His death was announced on the Italian Football Federation’s website, whose president Gabriele Gravina said: "I am deeply saddened. I hoped until the end that he would be able to perform another miracle, yet I am comforted by the certainty that what he did for Italian football and the blue shirt will never be forgotten.

“Gianluca was a splendid person and he leaves a void that cannot be filled, in the national team and in all those who have appreciated his extraordinary human qualities.”

During a 16-year playing career in Italy, Vialli won every major trophy on offer, including Serie A titles with Sampdoria (1991) and Juventus (1995), the Champions League with the latter in 1996, the UEFA Cup and the UEFA Cup Winners’ Cup. He was also a four-time Coppa Italia winner.

He scored 16 goals in 59 appearances for Italy and featured in the 1986 and 1990 World Cup finals, while his £12.5million transfer from Sampdoria to Juventus in 1992 was a world record fee at the time.

In 1996, Dutch great Ruud Gullit, then the Chelsea manager, lured Vialli to Stamford Bridge and the trophies continued to mount up.

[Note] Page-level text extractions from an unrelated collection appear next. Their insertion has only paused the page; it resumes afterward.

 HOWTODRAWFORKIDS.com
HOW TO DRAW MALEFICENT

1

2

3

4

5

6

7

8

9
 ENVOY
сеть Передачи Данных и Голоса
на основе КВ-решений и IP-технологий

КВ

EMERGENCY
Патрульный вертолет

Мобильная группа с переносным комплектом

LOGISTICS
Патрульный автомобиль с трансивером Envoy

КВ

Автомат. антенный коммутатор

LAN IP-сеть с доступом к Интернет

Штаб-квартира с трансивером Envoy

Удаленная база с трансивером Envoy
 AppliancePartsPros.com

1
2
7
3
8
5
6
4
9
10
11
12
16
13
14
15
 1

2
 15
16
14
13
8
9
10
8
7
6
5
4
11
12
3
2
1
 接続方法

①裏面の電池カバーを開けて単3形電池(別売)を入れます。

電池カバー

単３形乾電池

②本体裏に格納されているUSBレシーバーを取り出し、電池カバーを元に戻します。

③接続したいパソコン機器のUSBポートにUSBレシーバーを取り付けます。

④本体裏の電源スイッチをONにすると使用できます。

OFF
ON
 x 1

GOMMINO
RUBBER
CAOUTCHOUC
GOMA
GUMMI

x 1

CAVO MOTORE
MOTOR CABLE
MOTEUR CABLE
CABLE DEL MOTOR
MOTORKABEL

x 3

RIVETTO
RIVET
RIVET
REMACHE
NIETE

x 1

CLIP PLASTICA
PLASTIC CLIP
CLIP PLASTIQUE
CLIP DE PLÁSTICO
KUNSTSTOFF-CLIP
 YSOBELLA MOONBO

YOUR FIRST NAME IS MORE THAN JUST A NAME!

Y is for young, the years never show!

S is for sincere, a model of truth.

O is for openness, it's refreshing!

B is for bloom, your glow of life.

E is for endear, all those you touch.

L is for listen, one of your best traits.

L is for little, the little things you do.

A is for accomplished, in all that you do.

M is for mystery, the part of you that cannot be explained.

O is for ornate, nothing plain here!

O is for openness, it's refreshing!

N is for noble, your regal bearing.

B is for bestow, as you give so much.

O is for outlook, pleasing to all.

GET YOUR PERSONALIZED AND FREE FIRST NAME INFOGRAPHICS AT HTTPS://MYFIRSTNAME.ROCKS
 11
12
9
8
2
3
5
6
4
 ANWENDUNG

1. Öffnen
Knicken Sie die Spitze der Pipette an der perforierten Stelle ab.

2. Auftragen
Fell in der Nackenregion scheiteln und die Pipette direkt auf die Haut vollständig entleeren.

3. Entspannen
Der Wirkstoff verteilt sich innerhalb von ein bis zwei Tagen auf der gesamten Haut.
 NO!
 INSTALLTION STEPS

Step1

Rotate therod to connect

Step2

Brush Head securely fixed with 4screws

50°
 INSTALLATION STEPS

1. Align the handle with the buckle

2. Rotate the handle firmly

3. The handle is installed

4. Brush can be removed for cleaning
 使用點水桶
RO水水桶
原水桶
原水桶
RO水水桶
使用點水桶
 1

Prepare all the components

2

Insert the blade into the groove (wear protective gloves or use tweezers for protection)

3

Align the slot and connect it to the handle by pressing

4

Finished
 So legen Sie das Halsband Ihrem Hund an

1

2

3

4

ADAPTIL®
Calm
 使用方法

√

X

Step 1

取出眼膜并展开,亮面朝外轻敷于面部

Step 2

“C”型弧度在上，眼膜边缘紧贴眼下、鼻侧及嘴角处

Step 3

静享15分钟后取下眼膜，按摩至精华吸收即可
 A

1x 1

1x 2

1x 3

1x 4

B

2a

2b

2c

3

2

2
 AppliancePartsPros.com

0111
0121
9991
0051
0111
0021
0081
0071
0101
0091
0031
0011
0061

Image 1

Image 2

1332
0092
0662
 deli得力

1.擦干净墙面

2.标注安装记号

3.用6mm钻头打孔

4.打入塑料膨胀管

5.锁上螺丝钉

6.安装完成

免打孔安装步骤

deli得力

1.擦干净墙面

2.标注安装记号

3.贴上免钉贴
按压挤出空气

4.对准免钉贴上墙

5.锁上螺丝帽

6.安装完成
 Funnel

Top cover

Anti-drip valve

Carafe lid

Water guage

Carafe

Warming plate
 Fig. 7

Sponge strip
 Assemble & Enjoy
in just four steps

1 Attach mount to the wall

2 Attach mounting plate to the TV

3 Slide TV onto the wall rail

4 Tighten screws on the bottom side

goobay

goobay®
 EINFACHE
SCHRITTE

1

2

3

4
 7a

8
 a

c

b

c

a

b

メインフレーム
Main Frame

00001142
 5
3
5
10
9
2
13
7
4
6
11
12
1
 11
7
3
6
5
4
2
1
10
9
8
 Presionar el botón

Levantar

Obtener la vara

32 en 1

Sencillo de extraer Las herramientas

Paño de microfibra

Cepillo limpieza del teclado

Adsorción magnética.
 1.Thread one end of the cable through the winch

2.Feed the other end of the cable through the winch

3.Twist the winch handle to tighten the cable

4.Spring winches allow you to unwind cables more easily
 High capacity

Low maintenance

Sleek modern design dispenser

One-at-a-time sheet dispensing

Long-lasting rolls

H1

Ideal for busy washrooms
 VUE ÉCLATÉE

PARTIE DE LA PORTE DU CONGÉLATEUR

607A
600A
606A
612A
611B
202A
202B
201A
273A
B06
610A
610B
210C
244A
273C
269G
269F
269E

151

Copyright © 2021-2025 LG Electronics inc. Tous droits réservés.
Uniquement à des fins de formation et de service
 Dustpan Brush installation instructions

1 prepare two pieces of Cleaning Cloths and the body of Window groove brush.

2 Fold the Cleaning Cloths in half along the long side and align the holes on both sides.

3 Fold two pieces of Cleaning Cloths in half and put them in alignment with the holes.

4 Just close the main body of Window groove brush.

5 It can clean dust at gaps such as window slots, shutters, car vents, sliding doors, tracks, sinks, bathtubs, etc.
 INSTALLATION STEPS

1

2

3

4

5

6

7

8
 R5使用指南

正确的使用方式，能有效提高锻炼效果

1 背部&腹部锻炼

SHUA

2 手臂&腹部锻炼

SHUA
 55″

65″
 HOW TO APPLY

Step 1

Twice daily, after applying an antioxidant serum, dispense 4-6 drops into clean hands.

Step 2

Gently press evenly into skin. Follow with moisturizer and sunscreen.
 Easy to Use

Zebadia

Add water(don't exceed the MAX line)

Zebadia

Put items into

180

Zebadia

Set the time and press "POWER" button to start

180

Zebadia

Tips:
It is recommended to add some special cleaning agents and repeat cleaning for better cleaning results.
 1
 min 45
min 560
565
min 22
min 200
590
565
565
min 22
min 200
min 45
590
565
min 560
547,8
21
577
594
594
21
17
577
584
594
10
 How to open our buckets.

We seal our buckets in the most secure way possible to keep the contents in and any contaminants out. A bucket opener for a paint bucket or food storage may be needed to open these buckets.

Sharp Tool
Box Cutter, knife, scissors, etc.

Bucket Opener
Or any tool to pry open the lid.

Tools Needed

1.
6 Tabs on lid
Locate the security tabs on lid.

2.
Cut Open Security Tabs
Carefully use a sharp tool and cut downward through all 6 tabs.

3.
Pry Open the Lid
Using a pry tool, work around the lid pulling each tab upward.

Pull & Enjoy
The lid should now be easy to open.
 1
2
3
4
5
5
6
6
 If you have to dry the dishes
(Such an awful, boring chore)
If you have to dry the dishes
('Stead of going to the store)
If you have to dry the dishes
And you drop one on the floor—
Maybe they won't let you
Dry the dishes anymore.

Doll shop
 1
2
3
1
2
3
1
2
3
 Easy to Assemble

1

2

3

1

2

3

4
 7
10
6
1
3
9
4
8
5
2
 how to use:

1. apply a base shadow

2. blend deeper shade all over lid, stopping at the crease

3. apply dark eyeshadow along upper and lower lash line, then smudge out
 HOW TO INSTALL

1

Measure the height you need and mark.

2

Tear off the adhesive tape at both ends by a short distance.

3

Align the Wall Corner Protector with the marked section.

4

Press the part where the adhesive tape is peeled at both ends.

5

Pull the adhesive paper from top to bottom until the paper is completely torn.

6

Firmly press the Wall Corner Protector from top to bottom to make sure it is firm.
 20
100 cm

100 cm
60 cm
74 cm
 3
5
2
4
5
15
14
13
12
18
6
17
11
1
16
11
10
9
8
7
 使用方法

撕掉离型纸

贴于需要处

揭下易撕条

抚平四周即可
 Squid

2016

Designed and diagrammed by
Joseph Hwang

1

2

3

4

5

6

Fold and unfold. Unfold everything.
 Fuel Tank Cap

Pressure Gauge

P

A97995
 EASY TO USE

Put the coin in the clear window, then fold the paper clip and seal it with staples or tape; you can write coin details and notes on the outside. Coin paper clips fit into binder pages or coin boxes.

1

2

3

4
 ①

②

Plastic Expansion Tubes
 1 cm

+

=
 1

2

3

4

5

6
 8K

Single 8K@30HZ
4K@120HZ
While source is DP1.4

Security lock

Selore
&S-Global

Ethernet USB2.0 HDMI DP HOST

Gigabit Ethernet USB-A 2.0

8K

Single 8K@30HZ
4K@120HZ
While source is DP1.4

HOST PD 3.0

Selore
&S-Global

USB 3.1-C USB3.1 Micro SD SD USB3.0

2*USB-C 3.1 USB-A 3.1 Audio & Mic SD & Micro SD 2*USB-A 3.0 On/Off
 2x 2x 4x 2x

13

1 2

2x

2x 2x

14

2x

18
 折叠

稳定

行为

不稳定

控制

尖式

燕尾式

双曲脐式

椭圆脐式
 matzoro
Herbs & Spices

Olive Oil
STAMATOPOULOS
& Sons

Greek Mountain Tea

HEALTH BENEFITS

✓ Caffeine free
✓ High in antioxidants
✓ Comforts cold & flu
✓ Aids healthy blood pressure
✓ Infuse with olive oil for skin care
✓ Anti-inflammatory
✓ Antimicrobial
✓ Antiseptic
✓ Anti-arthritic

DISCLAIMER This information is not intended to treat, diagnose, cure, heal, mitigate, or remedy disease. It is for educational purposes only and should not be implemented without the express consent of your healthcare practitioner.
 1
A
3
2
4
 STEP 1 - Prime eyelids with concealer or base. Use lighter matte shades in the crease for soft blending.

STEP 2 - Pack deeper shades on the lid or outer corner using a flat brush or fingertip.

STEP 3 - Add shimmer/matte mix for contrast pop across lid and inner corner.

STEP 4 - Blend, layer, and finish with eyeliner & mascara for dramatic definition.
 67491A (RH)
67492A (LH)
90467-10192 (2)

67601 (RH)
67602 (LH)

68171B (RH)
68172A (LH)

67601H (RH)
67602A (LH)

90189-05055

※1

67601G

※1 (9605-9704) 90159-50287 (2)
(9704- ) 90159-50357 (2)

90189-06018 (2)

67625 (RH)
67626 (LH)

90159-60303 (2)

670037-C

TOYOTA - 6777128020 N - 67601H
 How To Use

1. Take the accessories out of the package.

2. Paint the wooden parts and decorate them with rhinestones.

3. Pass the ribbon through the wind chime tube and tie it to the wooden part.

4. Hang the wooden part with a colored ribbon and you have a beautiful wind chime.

At the end of the Italian’s first season in England he lifted the FA Cup and, although limited to a bit-part role under Gullit, he flourished at the London club after the Dutchman’s exit.

The following season, now as player-manager, Vialli led Chelsea to glory in both the League Cup and Cup Winners’ Cup.

Aged just 33 years and 308 days, Vialli was then the youngest manager to win a major European title.

He guided Chelsea to a third-placed Premier League finish in 1998-99, his last campaign as a player, and bowed out with the winning goal in a 2-1 home win over Derby.

Vialli’s appeal extended beyond Stamford Bridge due to his grasp of colloquial English and the glint in his eye.

The Italian embodied the Premier League’s continental revolution that transformed English football in the 1990s.

He won his fifth major trophy in less than three years in charge of Chelsea when they won the FA Cup in 2000, becoming the club’s most successful manager at the time, before being sacked five games into the following season.

His next role as Watford boss, his last in football management, ended in dismissal after just one season in 2002 before Vialli worked extensively as a television pundit and as a presenter on Sky Italia.

He also co-founded sports investment platform Tifosy in 2014 and in 2019, despite his on-going fight against cancer, was appointed as Italy’s new delegation chief under close friend and head coach Roberto Mancini, a former Sampdoria and international team-mate, and played a key role in the country’s Euro 2020 triumph.